Opinion
2413.
Decided December 9, 2003.
Order, Supreme Court, New York County (Faviola Soto, J.), entered November 8, 2002, which, inter alia, granted the motion of defendants Vincent Corazon, Peter McFarlane and New York City Board of Education for summary judgment dismissing the complaint as against them, unanimously affirmed, without costs.
Irene Donna Thomas, for Plaintiff-Appellant.
Fay Ng, for Defendants-Respondents.
Before: Rosenberger, J.P., Lerner, Friedman, Marlow, JJ.
The motion court properly granted summary judgment dismissing plaintiff's claim for damages based upon a violation of his liberty interest without due process of law since there is no evidence that the allegedly defamatory statements were publicly disseminated ( see Matter of Swinton v. Safir, 93 N.Y.2d 758, 764-767). Defendant McFarlane's discussion of the allegations against plaintiff in the presence of plaintiff's union representative and with agency officials during the ensuing investigation did not constitute public dissemination ( see Matter of Lentlie v.
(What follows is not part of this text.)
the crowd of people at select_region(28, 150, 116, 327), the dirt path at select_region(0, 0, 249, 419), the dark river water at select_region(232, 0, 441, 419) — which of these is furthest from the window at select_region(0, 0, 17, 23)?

Egan, 61 N.Y.2d 874, 876; Harrison v. Goldstein, 204 A.D.2d 451, lv denied 85 N.Y.2d 802). In any event, the statements were protected by the "common interest" privilege since there is no evidence of malice ( see Foster v. Churchill, 87 N.Y.2d 744, 751-752; Liberman v. Gelstein, 80 N.Y.2d 429, 437-439). Moreover, even if plaintiff's liberty interest had been affected, his claim would fail since he was given ample opportunity to clear his name and thereby afforded due process ( see Codd v. Velger, 429 U.S. 624, 627-628). Contrary to plaintiff's claim, the post-deprivation opportunity to clear his name comported with due process ( see Donato v. Plainview-Old Bethpage Cent. School Dist., 96 F.3d 623, 633, cert denied 519 U.S. 1150; Rivera v. Community School Dist. Nine, 145 F. Supp.2d 302).
THIS CONSTITUTES THE DECISION AND ORDER OF THE SUPREME COURT, APPELLATE DIVISION, FIRST DEPARTMENT.